### What needs to be done
Below are the records. Gather each line that holds "GRPO".
□ □ □ □ □
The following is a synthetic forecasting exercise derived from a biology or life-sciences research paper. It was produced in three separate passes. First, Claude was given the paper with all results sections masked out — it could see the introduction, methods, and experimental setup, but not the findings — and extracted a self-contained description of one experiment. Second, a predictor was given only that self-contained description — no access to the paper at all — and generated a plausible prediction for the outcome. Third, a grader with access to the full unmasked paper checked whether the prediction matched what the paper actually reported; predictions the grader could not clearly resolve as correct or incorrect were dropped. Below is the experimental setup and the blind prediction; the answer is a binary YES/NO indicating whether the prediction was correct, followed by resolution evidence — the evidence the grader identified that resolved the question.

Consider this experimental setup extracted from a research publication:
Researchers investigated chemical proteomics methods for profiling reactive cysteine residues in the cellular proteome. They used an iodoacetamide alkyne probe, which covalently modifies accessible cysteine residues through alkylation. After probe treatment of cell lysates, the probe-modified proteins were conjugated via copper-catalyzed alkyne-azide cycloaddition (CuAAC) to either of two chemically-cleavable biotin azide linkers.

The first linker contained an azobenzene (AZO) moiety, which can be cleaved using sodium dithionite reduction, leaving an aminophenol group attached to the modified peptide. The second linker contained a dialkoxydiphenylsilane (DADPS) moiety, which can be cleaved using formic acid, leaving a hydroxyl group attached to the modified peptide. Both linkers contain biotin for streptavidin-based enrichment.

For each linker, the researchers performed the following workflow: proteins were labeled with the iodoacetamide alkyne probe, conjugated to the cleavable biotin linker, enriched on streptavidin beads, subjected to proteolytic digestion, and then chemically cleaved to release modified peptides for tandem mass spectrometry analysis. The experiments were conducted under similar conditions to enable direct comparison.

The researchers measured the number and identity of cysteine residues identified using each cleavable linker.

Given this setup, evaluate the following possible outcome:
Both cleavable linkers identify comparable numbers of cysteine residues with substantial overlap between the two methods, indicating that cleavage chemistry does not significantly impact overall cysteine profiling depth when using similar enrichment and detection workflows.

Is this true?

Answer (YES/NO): NO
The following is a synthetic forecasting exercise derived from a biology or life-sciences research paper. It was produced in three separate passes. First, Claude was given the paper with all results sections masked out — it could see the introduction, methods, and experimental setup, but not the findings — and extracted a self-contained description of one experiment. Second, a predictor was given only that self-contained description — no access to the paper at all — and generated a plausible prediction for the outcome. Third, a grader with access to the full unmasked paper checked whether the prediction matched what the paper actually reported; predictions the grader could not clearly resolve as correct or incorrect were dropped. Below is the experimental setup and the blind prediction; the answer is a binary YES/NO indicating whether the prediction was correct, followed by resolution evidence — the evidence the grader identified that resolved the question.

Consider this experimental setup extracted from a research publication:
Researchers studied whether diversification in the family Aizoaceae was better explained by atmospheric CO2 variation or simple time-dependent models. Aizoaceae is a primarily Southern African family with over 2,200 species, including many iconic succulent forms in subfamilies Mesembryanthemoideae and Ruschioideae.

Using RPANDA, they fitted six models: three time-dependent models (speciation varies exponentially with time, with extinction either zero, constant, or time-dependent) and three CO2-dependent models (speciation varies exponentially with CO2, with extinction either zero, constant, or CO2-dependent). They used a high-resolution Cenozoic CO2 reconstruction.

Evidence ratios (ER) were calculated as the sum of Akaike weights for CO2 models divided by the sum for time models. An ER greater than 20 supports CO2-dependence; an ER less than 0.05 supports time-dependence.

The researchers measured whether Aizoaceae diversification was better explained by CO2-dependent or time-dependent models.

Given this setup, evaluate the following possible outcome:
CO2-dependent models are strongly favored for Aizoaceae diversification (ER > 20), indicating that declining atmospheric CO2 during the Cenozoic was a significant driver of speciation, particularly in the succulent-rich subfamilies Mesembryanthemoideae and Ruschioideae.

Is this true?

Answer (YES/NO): NO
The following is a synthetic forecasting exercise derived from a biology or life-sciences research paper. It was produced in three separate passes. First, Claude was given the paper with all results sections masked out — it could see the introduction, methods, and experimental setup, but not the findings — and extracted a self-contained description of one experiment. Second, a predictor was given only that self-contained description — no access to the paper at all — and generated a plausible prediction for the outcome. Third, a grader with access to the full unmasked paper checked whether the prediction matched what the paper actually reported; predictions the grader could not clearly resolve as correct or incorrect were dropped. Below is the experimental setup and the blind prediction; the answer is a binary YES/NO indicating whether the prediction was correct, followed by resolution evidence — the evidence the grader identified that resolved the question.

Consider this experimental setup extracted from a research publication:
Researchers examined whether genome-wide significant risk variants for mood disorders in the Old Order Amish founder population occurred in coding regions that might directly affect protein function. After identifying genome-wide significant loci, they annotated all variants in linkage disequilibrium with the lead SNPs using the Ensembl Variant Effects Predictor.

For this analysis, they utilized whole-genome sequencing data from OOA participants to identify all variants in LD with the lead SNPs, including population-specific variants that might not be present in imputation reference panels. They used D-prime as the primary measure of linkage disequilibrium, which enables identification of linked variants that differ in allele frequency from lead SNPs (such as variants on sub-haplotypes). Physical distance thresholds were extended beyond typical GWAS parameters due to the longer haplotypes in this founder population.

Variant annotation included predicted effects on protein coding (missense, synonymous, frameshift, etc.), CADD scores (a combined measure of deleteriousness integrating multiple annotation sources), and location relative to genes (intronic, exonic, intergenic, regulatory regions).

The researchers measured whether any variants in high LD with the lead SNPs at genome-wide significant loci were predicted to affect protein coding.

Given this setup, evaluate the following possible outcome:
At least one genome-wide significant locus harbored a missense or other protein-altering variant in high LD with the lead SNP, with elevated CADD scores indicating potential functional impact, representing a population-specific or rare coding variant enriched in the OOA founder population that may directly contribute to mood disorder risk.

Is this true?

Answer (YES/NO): YES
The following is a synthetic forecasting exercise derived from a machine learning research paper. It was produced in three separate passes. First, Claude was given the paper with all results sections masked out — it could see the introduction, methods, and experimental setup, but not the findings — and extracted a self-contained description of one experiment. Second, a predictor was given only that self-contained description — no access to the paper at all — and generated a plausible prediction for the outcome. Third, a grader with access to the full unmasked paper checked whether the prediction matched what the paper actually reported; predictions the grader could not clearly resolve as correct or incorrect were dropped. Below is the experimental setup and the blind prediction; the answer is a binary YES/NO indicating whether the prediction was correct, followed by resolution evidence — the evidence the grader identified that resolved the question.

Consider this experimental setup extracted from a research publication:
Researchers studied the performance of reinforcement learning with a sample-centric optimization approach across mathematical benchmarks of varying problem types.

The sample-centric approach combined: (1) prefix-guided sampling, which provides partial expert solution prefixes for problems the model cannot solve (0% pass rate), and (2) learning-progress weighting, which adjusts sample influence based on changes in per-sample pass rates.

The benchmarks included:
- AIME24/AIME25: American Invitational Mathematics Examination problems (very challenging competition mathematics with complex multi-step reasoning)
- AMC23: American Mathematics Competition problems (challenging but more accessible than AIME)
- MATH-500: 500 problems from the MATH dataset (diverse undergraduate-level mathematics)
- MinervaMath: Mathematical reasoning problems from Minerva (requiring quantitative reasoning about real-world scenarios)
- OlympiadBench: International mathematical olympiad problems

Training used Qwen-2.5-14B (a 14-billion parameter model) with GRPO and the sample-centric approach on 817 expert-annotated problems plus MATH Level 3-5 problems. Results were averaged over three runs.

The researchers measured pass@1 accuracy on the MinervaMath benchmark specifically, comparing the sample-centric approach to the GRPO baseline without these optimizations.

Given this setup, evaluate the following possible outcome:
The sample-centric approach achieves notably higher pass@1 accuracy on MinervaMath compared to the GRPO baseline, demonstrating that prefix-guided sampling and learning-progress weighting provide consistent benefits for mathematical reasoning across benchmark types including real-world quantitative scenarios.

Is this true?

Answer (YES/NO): NO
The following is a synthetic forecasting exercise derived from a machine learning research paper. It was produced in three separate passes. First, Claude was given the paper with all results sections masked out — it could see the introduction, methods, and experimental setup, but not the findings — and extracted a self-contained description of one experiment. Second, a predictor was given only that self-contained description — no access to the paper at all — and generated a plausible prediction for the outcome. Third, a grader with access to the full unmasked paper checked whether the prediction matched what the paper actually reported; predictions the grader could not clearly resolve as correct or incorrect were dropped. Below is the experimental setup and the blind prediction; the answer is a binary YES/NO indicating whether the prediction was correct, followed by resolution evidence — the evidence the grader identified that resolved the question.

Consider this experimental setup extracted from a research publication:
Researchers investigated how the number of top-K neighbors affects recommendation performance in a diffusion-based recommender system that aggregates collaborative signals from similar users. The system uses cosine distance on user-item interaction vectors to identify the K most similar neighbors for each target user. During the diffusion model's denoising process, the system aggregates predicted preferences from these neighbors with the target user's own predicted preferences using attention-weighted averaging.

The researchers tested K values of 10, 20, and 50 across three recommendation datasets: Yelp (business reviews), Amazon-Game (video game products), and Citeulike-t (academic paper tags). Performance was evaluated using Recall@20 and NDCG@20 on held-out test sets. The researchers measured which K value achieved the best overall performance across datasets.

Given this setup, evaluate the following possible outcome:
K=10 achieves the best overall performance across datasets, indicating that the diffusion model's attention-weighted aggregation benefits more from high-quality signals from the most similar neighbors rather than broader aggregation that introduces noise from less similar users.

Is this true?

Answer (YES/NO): NO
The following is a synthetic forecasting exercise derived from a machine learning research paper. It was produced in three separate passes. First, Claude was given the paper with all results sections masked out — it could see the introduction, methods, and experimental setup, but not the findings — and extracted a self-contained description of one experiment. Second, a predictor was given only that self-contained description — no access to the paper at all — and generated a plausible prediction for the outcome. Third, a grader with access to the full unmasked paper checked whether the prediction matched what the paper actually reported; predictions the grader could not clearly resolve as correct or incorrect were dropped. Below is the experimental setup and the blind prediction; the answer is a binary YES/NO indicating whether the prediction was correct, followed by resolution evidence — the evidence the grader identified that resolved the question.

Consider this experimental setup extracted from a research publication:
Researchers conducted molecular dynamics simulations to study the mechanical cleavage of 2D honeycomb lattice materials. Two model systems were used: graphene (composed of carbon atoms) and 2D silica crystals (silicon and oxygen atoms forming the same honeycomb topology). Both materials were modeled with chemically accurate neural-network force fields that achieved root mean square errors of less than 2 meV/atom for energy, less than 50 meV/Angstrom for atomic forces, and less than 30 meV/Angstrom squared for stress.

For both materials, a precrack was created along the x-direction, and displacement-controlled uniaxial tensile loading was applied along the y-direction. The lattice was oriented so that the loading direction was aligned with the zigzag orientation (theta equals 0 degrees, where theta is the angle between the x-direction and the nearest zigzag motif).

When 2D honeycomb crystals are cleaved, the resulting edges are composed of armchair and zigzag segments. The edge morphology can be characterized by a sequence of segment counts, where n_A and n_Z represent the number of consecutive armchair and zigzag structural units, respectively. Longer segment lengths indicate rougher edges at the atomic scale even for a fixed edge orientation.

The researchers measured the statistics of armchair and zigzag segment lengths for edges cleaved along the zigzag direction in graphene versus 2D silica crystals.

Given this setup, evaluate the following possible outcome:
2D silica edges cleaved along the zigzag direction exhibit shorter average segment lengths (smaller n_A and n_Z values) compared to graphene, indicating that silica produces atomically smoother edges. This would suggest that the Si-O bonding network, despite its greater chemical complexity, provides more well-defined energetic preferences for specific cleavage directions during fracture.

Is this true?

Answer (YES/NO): NO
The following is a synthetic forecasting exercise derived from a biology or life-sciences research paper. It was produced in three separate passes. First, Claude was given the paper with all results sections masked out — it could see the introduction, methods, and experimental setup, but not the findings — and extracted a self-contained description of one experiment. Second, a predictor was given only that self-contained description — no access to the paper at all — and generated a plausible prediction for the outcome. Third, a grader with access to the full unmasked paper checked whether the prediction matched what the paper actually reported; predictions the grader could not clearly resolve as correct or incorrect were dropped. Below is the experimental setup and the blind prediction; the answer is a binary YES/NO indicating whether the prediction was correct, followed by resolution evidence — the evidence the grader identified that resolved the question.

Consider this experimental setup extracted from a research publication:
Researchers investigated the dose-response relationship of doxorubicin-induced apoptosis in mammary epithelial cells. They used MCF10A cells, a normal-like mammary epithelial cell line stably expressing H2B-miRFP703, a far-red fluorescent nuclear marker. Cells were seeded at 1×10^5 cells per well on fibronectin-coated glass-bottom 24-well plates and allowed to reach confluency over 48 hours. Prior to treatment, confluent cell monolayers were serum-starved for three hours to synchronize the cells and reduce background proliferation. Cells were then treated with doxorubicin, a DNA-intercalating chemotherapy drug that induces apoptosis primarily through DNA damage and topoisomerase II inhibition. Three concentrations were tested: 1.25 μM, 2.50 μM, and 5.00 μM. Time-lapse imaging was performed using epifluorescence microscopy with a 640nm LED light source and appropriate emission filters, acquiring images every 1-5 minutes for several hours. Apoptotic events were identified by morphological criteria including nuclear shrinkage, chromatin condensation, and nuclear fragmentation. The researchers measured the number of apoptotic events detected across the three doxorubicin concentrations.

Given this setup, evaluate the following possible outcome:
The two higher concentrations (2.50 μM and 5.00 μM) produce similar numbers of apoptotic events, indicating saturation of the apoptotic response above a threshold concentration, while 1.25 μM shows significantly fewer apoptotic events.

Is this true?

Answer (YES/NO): NO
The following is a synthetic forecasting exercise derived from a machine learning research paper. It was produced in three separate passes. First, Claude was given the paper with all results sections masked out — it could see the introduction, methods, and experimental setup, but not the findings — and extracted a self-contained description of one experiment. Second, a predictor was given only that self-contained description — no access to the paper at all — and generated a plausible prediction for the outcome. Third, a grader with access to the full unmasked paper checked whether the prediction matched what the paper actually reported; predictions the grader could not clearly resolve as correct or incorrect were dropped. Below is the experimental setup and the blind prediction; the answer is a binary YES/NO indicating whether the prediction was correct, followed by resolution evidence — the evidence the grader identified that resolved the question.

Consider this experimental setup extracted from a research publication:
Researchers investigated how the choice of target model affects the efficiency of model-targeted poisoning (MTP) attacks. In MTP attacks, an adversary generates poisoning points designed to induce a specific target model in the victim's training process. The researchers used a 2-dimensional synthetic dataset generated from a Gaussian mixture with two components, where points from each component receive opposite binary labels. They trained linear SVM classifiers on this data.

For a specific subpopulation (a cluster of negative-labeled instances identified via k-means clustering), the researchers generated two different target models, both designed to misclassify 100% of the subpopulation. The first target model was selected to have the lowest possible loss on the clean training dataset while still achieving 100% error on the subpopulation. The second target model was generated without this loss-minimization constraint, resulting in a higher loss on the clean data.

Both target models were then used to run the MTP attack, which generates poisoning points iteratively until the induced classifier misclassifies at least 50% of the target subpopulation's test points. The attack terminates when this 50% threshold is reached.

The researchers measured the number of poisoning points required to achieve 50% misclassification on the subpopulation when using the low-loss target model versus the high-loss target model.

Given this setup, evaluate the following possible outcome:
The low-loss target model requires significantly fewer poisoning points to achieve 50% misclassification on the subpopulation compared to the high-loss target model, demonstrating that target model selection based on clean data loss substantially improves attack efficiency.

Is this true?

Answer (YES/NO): YES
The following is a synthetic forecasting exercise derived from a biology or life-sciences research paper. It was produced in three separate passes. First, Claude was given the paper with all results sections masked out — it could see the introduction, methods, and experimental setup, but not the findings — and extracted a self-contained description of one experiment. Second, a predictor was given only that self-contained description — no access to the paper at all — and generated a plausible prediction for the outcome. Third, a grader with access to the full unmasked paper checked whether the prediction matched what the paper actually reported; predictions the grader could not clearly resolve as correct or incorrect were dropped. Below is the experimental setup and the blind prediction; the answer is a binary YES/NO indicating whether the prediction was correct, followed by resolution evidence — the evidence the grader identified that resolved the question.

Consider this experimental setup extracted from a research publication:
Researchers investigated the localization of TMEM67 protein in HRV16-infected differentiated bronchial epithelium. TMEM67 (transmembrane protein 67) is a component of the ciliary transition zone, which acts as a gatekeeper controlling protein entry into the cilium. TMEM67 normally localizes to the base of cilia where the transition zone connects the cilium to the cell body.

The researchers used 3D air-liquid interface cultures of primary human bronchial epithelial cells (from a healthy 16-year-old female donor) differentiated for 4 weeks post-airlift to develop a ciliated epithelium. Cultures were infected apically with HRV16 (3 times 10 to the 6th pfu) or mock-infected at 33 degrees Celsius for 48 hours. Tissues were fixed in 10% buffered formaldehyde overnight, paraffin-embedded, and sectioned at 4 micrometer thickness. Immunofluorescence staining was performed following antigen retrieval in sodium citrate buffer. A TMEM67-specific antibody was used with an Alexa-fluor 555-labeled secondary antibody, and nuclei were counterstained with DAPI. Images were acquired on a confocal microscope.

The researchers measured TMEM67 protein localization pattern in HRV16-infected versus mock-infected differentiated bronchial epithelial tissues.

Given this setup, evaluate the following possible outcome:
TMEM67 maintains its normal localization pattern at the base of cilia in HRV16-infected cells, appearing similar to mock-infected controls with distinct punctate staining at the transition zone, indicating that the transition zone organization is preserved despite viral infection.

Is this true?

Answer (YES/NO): NO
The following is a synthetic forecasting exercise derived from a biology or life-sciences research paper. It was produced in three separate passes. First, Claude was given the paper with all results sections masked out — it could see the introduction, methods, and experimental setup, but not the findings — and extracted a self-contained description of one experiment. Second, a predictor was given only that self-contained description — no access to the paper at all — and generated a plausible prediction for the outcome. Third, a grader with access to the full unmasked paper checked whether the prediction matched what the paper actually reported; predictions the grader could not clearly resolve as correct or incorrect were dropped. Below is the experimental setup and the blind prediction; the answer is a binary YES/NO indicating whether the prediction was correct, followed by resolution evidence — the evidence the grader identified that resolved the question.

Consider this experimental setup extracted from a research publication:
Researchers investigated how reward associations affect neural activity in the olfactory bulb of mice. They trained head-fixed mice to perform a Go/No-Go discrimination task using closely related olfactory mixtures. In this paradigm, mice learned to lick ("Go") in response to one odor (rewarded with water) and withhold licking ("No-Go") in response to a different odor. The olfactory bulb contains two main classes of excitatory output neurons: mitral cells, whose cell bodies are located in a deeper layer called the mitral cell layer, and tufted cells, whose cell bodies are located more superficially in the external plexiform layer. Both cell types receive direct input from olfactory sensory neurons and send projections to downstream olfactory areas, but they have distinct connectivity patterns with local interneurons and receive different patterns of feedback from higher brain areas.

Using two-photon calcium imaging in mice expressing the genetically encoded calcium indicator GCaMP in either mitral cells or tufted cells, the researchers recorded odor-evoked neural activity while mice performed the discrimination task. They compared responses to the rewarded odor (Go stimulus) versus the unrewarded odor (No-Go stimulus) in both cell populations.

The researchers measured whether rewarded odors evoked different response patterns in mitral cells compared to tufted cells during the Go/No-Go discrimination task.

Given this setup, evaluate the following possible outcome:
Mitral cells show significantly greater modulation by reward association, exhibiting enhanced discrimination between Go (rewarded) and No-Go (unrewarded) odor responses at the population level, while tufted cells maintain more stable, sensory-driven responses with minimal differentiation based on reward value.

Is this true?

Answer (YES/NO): YES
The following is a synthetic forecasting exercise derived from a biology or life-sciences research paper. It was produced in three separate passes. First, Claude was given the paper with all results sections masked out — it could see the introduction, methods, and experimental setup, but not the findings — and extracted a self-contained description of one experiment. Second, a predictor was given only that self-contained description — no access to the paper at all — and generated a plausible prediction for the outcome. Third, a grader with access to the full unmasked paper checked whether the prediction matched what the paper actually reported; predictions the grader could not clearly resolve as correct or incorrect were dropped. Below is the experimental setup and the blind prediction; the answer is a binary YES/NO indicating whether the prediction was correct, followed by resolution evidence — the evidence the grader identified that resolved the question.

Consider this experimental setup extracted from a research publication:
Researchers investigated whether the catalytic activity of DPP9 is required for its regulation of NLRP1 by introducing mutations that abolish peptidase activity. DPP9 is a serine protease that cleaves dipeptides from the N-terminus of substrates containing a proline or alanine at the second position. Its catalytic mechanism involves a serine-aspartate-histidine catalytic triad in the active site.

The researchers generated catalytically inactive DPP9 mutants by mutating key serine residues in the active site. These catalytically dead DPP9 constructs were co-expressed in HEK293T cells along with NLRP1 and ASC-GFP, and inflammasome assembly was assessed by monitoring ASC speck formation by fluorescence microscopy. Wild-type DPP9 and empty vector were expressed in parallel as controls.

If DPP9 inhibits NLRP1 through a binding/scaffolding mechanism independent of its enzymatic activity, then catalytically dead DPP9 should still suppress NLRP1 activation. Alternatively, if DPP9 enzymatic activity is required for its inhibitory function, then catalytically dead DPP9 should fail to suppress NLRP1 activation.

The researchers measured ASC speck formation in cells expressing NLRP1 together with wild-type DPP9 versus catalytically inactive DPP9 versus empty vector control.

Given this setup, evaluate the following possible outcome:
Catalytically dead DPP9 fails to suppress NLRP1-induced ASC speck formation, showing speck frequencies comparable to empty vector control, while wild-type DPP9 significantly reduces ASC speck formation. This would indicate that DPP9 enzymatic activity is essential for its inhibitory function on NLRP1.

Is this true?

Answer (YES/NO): NO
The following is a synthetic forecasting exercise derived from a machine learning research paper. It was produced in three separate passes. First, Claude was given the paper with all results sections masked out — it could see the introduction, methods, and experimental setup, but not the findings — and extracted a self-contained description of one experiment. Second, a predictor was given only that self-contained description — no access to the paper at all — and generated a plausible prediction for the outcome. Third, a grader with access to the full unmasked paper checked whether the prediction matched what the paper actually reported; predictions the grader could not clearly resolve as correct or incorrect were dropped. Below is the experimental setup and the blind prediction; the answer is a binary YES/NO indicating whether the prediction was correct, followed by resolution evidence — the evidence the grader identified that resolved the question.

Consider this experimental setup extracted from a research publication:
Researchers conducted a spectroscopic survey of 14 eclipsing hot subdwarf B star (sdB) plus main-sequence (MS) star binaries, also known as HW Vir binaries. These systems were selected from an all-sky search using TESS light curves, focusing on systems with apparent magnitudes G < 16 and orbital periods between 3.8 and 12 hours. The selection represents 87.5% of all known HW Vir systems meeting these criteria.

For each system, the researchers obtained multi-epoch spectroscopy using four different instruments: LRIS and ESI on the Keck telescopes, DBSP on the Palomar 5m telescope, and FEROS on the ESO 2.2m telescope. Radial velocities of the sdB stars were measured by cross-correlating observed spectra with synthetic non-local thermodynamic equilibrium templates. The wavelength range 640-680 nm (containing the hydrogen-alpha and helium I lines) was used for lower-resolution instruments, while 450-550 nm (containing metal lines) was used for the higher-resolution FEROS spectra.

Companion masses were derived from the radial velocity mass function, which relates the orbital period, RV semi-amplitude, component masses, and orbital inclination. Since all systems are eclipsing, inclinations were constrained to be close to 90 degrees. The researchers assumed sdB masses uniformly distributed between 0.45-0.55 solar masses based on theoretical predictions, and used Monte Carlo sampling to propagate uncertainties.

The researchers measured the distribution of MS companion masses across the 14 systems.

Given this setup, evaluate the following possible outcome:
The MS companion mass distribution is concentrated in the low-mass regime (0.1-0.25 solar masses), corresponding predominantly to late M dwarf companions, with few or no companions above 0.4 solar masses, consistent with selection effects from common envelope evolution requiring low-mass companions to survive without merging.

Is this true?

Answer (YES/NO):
□ □ □ □ □
### Worked solution
Training used Qwen-2.5-14B (a 14-billion parameter model) with GRPO and the sample-centric approach on 817 expert-annotated problems plus MATH Level 3-5 problems. Results were averaged over three runs.
The researchers measured pass@1 accuracy on the MinervaMath benchmark specifically, comparing the sample-centric approach to the GRPO baseline without these optimizations.
The sample-centric approach achieves notably higher pass@1 accuracy on MinervaMath compared to the GRPO baseline, demonstrating that prefix-guided sampling and learning-progress weighting provide consistent benefits for mathematical reasoning across benchmark types including real-world quantitative scenarios.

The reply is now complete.